— Begin Selected extract —
For believers, more accurate poetic lines would be,
The best is yet to be,
The next of lives, for which thefirst was made.
The last of our life before we die is in fact not the last of our life! We'll go right on living in another place. And one day, in the resurrection, we'll live again on Earth, a life so rich and joyful that this life will seem impoverished in comparison. Millions of years from now we'll still be young.
In our society many people look to cosmetic surgeries, implants, and other methods to remodel and renovate our crumbling bodies. We hold to youthfulness with a white-knuckled grip. Ultimately it's all in vain. But the gospel promises us eternal youthfulness, health, beauty, and happiness in the presence of our God and our spiritual family. It's not ours now—but it will be, in the resurrection of the dead.
ARE WE PAST OUR PEAKS?
The following diagram illustrates the biblical view of the future for those who know Christ. The part of the graph below that depicts life on the present Earth is the only one that takes a dip, representing the physical and mental decline of old age that so many experience under the Curse. But at the point of death, it's followed by a dramatic upward movement in which the believer goes immediately to be with Christ in the intermediate Heaven. However, even though that's a vast improvement, it's not the believer's peak. We'll be resurrected, eventually living on a resurrected Earth. Our knowledge and life experiences, certainly, and probably our skills and strength, will continue to develop. In other words, we will never pass our peak.
— End Selected extract —
— Begin Data —
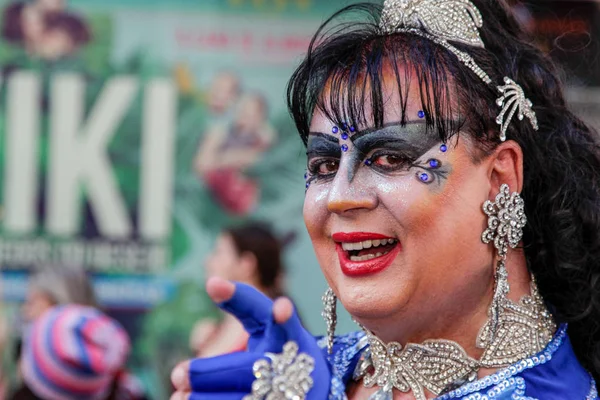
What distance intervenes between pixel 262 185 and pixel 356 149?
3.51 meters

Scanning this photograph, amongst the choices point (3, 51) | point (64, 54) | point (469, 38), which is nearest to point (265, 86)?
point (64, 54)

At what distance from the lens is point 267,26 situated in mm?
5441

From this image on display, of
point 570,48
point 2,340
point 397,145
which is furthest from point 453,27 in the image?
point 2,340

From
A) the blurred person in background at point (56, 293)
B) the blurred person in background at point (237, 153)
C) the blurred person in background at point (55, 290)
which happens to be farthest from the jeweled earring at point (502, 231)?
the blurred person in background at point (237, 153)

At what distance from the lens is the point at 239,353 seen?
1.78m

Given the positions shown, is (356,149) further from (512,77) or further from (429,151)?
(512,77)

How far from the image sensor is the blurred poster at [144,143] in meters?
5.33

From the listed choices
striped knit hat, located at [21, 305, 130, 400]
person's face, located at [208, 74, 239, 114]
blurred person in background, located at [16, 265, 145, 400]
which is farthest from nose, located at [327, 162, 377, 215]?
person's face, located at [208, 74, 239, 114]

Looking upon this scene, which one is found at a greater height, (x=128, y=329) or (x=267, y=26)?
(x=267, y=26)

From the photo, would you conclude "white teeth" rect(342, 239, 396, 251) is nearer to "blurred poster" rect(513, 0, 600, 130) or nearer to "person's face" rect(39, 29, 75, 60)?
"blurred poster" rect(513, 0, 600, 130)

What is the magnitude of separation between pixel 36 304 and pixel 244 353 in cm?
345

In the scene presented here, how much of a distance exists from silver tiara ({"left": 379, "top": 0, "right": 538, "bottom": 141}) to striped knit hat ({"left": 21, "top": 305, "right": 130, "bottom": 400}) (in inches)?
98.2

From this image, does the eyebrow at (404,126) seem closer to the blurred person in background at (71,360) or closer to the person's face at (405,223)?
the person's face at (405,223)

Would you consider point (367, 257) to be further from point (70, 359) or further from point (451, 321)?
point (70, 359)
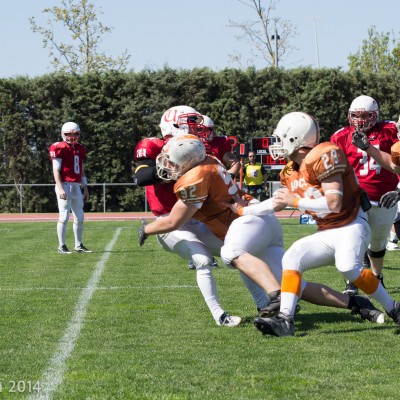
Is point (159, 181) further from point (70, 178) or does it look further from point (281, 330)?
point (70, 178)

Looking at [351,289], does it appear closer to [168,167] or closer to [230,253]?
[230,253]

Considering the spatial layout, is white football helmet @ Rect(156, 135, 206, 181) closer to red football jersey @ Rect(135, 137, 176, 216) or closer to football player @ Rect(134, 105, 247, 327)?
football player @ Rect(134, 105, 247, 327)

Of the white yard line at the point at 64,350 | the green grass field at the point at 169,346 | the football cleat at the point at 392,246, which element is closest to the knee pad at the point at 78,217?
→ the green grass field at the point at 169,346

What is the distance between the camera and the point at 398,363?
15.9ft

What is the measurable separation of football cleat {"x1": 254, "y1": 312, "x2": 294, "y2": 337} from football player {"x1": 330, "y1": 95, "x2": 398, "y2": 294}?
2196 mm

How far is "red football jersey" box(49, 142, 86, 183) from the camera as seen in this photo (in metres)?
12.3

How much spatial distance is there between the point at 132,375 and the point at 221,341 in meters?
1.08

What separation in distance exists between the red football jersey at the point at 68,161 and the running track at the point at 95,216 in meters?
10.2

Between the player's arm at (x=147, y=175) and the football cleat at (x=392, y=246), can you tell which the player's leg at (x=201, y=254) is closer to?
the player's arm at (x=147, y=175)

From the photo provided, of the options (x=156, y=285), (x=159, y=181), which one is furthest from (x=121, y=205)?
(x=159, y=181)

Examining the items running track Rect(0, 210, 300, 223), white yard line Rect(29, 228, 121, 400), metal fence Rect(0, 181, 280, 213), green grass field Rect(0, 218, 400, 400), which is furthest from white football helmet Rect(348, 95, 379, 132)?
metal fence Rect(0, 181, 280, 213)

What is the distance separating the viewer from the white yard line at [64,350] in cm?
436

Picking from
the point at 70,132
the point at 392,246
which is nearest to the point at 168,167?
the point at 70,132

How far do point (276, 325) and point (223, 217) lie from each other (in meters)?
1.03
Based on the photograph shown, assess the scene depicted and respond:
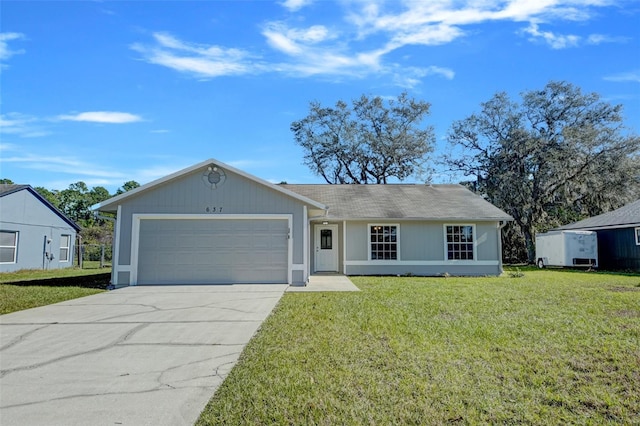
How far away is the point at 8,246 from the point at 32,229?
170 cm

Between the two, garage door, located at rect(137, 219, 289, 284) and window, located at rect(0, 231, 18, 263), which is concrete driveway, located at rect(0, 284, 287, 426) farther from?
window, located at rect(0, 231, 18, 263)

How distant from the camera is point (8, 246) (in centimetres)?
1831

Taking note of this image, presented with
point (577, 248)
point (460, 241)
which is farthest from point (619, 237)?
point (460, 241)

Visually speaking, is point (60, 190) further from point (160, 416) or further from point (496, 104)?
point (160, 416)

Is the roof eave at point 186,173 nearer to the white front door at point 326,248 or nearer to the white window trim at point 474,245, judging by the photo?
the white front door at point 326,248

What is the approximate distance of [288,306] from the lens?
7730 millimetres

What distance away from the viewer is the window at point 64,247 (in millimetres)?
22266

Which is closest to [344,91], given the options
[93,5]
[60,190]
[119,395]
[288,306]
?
— End Data —
*Complete the following:*
1. Condense the paragraph of the passage on resurrection that begins "In our society many people" into a shorter version that keeps its main facts.
2. From the passage on resurrection, copy word for word the section between "The last of our life before" and "still be young.", inclusive.
The records were taken from a separate source.

*Answers to each task:*
1. Many people in our society use cosmetic surgery, implants, and other methods to hold on to youth, but these efforts are ultimately in vain. The gospel instead promises eternal youthfulness, health, beauty, and happiness with God and our spiritual family. These are not ours now, but they will be in the resurrection of the dead.

2.
The last of our life before we die is in fact not the last of our life! We'll go right on living in another place. And one day, in the resurrection, we'll live again on Earth, a life so rich and joyful that this life will seem impoverished in comparison. Millions of years from now we'll still be young.